Ici, dans cette tranquillité de cloître où je vis, j’ai fini cependant par apprendre que, depuis de longs mois, la vieille dame, qui doit tout savoir, s’est retirée en Asie, près de Smyrne, dans une petite propriété qui lui reste de sa fortune disparue. Mais, m’avait-on assuré, il était impossible qu’elle ne revînt pas à Stamboul cet automne, aux premiers jours d’octobre au plus tard. Et le petit supplice d’attendre avait une fois de plus commencé pour moi, avec la crainte d’être obligé de m’en aller avant son retour. J’aurais manqué le paquebot et retardé encore mon départ plutôt que de partir sans l’avoir vue.


Mardi 18 octobre.

Mon fils, obligé de rentrer en France à date fixe pour son service militaire, est parti ce soir par l’Orient Express, très tristement, et je sens le vide de son départ. Moi, je reste ici seul pour huit jours encore, — du moins si l’inexplicable fièvre ne revient pas m’anéantir.
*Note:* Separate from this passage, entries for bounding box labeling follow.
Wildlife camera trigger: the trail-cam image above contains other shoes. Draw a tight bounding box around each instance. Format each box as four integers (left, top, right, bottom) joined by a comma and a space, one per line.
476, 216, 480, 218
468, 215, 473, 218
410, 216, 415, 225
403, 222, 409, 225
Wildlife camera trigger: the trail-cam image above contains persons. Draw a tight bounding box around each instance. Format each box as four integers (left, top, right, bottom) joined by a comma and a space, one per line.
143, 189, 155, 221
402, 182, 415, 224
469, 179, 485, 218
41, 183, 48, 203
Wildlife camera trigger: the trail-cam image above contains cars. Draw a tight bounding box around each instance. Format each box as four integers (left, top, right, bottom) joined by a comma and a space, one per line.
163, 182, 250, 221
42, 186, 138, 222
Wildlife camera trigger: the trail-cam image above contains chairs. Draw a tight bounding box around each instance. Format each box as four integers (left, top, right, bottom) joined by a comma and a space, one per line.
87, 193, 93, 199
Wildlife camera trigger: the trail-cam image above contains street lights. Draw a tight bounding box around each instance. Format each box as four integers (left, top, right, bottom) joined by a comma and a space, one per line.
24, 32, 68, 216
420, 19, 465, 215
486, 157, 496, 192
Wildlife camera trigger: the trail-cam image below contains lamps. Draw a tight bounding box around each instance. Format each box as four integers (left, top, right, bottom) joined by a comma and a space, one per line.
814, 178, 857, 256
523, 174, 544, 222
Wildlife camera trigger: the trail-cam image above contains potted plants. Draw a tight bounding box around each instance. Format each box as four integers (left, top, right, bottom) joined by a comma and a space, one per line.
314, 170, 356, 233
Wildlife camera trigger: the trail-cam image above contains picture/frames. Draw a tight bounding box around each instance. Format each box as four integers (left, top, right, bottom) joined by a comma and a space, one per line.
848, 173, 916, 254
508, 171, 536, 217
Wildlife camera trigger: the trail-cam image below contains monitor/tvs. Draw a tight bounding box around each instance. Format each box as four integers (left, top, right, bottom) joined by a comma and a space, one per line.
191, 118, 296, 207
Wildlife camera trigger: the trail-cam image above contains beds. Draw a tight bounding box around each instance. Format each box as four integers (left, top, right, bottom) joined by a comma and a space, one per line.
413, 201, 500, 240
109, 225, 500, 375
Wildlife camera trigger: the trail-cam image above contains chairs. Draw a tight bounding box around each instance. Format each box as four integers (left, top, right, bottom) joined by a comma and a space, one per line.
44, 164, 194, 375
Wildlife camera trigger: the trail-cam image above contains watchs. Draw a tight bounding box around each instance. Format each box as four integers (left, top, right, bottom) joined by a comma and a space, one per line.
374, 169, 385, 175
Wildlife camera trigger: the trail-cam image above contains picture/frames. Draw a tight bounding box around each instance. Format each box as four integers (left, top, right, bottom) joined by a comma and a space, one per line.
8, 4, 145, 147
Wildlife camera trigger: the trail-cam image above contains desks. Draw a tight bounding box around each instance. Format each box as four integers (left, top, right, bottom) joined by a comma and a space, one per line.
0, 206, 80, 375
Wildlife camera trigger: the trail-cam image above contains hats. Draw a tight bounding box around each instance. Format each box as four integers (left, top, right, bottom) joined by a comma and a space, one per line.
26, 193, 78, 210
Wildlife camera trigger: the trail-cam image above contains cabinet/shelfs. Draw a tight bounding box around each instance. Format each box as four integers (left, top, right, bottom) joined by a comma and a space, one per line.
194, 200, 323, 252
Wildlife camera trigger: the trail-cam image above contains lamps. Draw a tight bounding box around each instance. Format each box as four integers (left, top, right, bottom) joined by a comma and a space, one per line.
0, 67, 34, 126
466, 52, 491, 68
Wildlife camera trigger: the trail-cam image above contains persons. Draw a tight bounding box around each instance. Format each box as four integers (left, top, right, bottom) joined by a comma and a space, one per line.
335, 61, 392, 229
Dans la journée, nous avions fait, mon fils et moi, une dernière promenade, un peu mélancolique, aux plus proches villages de la rive, devant le Bosphore dont les teintes sont déjà automnales.

Je me rappellerai longtemps la minute où nous nous sommes séparés, au crépuscule, sur le seuil de cette vieille maison, perdue dans un faubourg lointain. Un petit vent froid, venant de la Mer-Noire, agitait les capucines mourantes enroulées aux grilles de la porte... Aux instants graves de la vie, d’infimes petits détails de choses, qui n’ont aucune importance propre, ni même aucun lien avec les événements dont nous avons à souffrir, s’impriment en nous d’une façon singulière ; ainsi, en disant adieu à mon fils, je regardais les dessins faits de cailloux noirs et de cailloux blancs, sur le pavage du seuil, — et cette petite mosaïque quelconque s’est étrangement fixée dans ma mémoire...

Quand je reverrai mon fils, il sera habillé en soldat, en artilleur, autant dire tout transformé.